[Scene question records]
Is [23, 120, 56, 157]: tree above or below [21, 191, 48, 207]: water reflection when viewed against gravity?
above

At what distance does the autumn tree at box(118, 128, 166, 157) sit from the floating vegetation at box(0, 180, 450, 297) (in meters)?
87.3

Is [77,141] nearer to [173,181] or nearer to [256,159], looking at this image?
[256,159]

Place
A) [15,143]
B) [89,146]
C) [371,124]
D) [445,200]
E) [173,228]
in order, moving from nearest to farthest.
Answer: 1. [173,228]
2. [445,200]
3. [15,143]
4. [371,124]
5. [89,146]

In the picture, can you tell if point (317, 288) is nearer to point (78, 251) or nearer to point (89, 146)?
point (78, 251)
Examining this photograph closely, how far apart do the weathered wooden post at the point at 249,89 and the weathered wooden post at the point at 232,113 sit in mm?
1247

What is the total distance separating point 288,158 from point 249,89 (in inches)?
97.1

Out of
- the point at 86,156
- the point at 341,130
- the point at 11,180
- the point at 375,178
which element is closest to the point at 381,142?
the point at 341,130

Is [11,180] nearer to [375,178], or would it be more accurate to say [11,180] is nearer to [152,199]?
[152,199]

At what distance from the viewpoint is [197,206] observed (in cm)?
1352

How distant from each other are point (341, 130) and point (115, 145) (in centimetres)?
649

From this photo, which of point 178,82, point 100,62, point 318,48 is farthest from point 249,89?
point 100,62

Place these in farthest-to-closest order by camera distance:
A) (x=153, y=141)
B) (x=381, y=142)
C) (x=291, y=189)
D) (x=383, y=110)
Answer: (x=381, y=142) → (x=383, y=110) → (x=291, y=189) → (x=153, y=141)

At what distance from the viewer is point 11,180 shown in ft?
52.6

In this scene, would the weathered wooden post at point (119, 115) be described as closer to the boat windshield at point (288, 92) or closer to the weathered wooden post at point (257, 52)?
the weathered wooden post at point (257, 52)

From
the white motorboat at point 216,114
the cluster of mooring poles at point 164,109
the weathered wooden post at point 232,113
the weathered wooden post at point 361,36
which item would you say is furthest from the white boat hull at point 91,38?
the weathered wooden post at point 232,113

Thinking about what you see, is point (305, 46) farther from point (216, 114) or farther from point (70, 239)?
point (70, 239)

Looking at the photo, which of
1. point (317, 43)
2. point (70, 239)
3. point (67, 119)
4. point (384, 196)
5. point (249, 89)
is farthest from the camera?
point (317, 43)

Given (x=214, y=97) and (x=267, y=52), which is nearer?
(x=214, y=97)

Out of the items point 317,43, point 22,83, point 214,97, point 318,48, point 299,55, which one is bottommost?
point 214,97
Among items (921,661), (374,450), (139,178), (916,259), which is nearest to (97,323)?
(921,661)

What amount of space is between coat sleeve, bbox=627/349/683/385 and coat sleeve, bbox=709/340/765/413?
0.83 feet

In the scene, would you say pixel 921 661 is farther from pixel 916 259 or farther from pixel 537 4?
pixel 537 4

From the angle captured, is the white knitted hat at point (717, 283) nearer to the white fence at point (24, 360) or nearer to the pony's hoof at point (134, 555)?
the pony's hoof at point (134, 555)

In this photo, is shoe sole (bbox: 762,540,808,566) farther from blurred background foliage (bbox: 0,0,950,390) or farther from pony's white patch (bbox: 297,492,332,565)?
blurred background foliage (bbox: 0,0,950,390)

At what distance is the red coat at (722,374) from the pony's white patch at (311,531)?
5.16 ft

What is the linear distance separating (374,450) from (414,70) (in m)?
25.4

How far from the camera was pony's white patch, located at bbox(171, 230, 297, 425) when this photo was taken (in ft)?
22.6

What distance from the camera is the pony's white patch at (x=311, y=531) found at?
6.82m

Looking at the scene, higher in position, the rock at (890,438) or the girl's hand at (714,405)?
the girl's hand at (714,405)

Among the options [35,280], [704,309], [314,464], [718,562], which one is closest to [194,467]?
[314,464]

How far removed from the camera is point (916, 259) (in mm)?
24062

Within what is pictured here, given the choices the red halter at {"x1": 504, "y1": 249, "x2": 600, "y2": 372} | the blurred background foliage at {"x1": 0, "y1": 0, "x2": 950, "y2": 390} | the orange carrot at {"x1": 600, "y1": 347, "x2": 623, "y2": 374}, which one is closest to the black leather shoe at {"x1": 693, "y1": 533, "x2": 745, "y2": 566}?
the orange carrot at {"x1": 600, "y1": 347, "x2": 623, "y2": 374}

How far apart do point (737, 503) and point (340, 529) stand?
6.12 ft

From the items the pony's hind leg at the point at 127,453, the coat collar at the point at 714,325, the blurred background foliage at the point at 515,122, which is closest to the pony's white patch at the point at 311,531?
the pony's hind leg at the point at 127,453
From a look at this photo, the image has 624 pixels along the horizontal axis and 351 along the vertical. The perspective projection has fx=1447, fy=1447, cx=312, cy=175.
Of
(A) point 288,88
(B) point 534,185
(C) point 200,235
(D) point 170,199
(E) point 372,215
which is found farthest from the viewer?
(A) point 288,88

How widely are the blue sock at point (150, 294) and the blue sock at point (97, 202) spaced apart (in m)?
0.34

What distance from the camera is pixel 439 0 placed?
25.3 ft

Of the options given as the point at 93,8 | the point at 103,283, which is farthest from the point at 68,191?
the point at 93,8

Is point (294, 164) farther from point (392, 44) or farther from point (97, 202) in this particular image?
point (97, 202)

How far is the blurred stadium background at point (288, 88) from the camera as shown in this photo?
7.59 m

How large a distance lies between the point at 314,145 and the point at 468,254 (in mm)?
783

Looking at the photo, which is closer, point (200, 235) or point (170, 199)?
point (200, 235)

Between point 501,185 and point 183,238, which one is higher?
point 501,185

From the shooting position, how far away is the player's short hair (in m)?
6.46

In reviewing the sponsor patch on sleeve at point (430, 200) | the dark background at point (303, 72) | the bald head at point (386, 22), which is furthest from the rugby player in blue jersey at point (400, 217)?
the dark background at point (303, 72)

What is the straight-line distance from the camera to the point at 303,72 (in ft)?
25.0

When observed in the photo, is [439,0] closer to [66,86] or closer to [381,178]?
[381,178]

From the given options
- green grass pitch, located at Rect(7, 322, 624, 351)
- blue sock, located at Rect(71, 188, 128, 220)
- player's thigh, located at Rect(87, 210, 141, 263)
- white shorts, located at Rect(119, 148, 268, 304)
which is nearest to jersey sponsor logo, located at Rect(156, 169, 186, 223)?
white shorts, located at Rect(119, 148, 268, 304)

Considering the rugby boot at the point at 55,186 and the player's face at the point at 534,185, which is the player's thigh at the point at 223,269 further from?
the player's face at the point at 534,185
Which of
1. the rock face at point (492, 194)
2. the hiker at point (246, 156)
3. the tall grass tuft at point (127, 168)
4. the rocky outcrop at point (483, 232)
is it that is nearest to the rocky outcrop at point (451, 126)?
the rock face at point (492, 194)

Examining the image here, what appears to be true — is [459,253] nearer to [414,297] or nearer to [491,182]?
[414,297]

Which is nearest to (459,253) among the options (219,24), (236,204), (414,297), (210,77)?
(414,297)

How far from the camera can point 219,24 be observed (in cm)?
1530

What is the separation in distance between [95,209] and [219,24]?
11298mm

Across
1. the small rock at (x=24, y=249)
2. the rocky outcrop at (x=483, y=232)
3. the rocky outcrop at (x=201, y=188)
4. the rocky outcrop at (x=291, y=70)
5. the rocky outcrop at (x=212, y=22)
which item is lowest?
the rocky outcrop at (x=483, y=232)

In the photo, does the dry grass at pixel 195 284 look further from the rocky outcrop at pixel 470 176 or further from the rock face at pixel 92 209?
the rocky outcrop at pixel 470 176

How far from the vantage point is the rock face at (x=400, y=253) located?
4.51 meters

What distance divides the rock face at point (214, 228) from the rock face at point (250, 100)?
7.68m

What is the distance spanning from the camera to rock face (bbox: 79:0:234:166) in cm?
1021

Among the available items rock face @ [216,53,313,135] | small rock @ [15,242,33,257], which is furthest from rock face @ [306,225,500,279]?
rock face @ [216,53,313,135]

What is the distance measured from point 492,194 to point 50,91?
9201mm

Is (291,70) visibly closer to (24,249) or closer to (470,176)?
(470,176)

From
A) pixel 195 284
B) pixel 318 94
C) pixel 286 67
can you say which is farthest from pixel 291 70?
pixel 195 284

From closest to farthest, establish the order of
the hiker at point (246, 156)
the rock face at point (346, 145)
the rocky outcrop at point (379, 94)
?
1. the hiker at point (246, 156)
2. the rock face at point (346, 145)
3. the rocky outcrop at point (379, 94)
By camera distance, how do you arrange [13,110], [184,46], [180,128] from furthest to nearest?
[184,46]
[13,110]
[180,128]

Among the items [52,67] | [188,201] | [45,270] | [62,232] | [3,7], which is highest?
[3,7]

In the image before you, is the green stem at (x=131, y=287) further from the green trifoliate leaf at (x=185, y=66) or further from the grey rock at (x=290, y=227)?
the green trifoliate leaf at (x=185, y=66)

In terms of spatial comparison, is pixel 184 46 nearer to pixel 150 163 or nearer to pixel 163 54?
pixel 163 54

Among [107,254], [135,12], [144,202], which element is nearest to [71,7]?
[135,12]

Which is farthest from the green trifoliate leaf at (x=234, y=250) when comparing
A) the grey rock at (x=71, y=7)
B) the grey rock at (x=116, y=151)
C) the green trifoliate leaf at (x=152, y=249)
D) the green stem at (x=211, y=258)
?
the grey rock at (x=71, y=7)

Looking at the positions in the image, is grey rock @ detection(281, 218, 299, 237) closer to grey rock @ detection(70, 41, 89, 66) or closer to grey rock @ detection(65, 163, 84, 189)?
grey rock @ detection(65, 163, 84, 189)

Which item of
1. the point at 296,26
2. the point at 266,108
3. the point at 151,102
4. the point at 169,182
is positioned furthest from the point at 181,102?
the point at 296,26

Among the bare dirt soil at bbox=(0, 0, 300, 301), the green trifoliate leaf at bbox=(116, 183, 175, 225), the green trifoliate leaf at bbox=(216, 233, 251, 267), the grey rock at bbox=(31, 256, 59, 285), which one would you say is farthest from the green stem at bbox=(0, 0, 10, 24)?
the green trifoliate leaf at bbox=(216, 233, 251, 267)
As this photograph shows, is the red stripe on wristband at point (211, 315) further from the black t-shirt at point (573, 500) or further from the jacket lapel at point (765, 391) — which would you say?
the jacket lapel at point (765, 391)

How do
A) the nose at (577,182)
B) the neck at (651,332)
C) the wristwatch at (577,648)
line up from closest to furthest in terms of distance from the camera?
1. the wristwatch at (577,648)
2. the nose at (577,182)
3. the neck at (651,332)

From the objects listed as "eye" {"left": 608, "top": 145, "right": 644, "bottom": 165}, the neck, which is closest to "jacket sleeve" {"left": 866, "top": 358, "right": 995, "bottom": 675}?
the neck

**Task goal:** Repeat only what runs from the line holding "Which item of" to the end of the data, keeping every line exactly as written, first and last included.

**Solved problem:**
Which item of
1. the point at 296,26
2. the point at 266,108
3. the point at 151,102
4. the point at 169,182
is positioned furthest from the point at 181,102?
the point at 296,26

Among the bare dirt soil at bbox=(0, 0, 300, 301), the green trifoliate leaf at bbox=(116, 183, 175, 225), the green trifoliate leaf at bbox=(216, 233, 251, 267), the grey rock at bbox=(31, 256, 59, 285), which one would you say is farthest from the green stem at bbox=(0, 0, 10, 24)?
the green trifoliate leaf at bbox=(216, 233, 251, 267)
As this photograph shows, is the red stripe on wristband at point (211, 315) further from the black t-shirt at point (573, 500) or further from the jacket lapel at point (765, 391) — which would you say?
the jacket lapel at point (765, 391)

How do
A) the nose at (577,182)
B) the neck at (651,332)
C) the wristwatch at (577,648)
line up from closest to furthest in terms of distance from the camera?
1. the wristwatch at (577,648)
2. the nose at (577,182)
3. the neck at (651,332)

From the objects listed as "eye" {"left": 608, "top": 145, "right": 644, "bottom": 165}, the neck, which is closest to "jacket sleeve" {"left": 866, "top": 358, "right": 995, "bottom": 675}?
the neck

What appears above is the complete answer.